[Collected data]

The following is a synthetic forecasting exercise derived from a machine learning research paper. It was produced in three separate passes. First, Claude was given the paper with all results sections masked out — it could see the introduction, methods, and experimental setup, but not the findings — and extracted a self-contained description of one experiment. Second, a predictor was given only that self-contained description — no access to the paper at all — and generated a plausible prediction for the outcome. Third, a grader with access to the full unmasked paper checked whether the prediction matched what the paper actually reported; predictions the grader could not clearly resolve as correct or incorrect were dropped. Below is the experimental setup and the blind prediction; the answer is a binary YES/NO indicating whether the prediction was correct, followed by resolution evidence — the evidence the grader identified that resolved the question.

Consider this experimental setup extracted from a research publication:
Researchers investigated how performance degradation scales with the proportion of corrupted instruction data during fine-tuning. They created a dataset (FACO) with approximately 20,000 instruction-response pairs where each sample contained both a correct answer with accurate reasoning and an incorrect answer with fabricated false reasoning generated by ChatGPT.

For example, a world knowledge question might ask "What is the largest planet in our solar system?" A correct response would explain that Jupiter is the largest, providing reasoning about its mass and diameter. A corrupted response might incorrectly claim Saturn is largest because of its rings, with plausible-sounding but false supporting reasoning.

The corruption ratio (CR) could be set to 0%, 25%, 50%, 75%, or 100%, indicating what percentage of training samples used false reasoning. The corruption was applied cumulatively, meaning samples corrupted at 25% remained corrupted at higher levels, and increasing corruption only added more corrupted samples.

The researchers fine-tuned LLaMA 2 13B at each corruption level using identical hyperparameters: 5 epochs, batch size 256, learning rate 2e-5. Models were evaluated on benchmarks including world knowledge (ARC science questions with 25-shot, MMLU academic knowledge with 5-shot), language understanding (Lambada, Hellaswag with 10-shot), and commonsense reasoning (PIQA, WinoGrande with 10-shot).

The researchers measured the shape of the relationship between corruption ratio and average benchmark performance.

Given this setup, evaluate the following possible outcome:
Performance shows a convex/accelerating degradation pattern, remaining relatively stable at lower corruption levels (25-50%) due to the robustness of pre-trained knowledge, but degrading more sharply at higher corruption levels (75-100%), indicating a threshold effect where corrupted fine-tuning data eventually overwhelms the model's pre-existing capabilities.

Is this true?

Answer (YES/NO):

Task instructions → Using the entries shown above, reproduce verbatim the lines from the line bearing "Consider this experimental" to the line bearing "For example, a", inclusive.

Task result →
Consider this experimental setup extracted from a research publication:
Researchers investigated how performance degradation scales with the proportion of corrupted instruction data during fine-tuning. They created a dataset (FACO) with approximately 20,000 instruction-response pairs where each sample contained both a correct answer with accurate reasoning and an incorrect answer with fabricated false reasoning generated by ChatGPT.

For example, a world knowledge question might ask "What is the largest planet in our solar system?" A correct response would explain that Jupiter is the largest, providing reasoning about its mass and diameter. A corrupted response might incorrectly claim Saturn is largest because of its rings, with plausible-sounding but false supporting reasoning.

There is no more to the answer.